= Feature-length compilation =

Film edited from previously released footage

A feature-length compilation, popularly known as compilation movie or compilation film, is a feature-length compendium of scenes taken from different episodes of streaming or television shows/series and movies in order to be edited together and then presented like a feature film, whether on the same or a different subject. The most common example would be a documentary film on a historical event composed of footage from various newsreels and other film documentaries on the same subject. New footage and/or a new soundtrack may also be included in a compilation film, but the compiled, older footage makes up the majority of its principal material. Compilation film does not include, however, a simple editing together of several short films, complete in themselves and distinguished as such from each others, which should be considered as film anthologies.

Filmmaker and historian Jay Leyda coined the term "Compilation Film" in his book Films Beget Films in 1964, but it appears that there have not been active discussions around the topic since. This could be due to the lack of accessible and available shots that are required to complete a coherent project. Scholar Keith Beattie stated that without relevant clips, it is challenging for creators to utilise such format to put forward comprehensive arguments.

==Propaganda==
Some of the earliest compilation movies were propaganda films. A famous example is the German Nazi propaganda film Der ewige Jude (1940), where only a small part consisted of new footage, namely the scenes with Jews in a Polish ghetto and the animated maps. The majority of the film was filled with old newsreel footage showing Albert Einstein, Anna Stern, Rosa Luxemburg and Adolf Hitler and clips from movies with and by Charlie Chaplin, Ernst Lubitsch and Fritz Lang. Other countries, including the United States and Great Britain, also made propaganda films with archive footage to present themselves in the style of a documentary.

==Compilation films based on popular film and television series==

In the years before the invention of video stores film companies released compilation films in which the best episodes of a film serial were put into one movie. One of the earliest examples were Walt Disney's "package films", based on his popular short animated films.

After television became popular during the 1950s some television series episodes were compiled and edited into one film.
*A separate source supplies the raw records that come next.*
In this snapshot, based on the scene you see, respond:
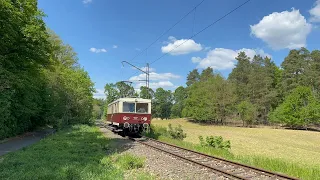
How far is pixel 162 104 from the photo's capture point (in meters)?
133

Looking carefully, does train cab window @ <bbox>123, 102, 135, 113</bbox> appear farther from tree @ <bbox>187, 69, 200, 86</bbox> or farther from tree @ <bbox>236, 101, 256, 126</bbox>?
tree @ <bbox>187, 69, 200, 86</bbox>

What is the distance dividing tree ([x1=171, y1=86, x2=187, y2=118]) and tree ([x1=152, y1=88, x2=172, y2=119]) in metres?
3.01

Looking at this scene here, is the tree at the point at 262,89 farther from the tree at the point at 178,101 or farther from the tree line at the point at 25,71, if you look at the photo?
the tree line at the point at 25,71

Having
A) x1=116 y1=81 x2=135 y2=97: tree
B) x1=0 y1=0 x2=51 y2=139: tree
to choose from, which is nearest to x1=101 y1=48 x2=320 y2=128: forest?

A famous example was the 1955 TV series Davy Crockett, which was released as the cinematic feature Davy Crockett and the River Pirates (1956). This was a compilation film because the episodes were not distinguished as such; the footage just continued along, without per-episode opening and closing credits, and appeared as a single film story.
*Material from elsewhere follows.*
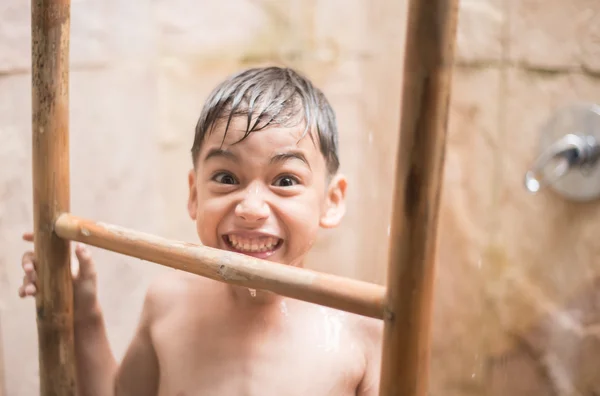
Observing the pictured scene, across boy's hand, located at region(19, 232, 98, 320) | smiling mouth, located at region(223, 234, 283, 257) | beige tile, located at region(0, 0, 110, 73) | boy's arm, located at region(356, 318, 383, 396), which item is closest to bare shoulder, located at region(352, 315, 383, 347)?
boy's arm, located at region(356, 318, 383, 396)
When television started to repeating several old films and TV series on a regular basis, compilation films became less popular. Films consisting of almost or nothing more than previously released footage, like Godzilla's Revenge (1969) and Trail of the Pink Panther (1982) left the audience with the feeling that they had been tricked into seeing the same material again, while expecting a fully original film with new, authentic material. The arrival of video and DVD, where several episodes or seasons of a series could be entirely collected, also took the need for compilation films away.

==Musical compilation films==
Another popular form is the musical compilation film, where clips from film musicals, concerts or music videos could be brought together into one format. Famous examples are the movies That's Entertainment! (1974), That's Entertainment, Part II (1976) and That's Entertainment! III (1994), all documentaries about Hollywood musicals, in which the narration is frequently interrupted to show full scenes from these musical films. Another example is the movie Moonwalker (1988) with pop singer Michael Jackson which mostly consists of older footage from his music videos and concerts, and some newer footage to give some resemblance of a story.
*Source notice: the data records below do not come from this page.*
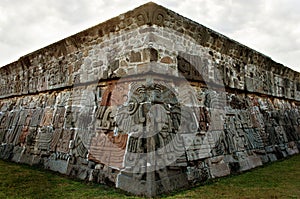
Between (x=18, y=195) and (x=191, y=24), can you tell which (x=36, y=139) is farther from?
(x=191, y=24)

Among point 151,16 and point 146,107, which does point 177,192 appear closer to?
point 146,107

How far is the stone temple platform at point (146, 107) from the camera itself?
3.91 m

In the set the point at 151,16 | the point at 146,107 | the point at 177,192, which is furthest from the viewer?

==Compilation films with new footage==

A special kind of compilation films are movies where old footage is simply filmed again, but on a higher budget. A famous example is the first Monty Python movie And Now For Something Completely Different (1973), where most of the scenes are recreations of the most popular sketches from the first two seasons of the TV series Monty Python's Flying Circus. So although the footage is new, the content is mostly not.

==Anime==

In Japanese anime, a compilation movie is a feature film that is mostly composed of footage from a television serial. These typically compress the plot of a story arc from about eight to thirteen broadcast hours to a bit more than two hours without commercials. Additional animation may be added that is either of a superior quality to that made for television or which changes story details, often making the ending lead to a sequel not suggested in the original show. Such films may be put on video or DVD, recently even without being shown theatrically.

A compilation movie is often the most available source for the content of the TV series for persons outside the range of broadcasting. Release rights to other countries are often given for compilation movies well before the entire serial is similarly released. A compilation movie does not contain the characterization developed through the series, but it does not have filler material or extraneous plot.

Examples of compilation films include the Ghost in the Shell: Stand Alone Complex films The Laughing Man and Individual Eleven, Space Battleship Yamato (1977) and the first three Mobile Suit Gundam films. The series Maison Ikkoku also derived a compilation film. Most of Gerry Anderson's Supermarionation series were made into compilation movies during the 1980s by ITC Entertainment under the package title of Super Space Theater.

==Difference between a compilation film and an anthology film==

An anthology film looks stylistically like a compilation film and some anthology films are compilation films, but certainly not all of them. What distinguishes an anthology film from a compilation movie is the fact that a compilation film by definition shows archive or stock footage shown before, while the short segments in an anthology film are new material.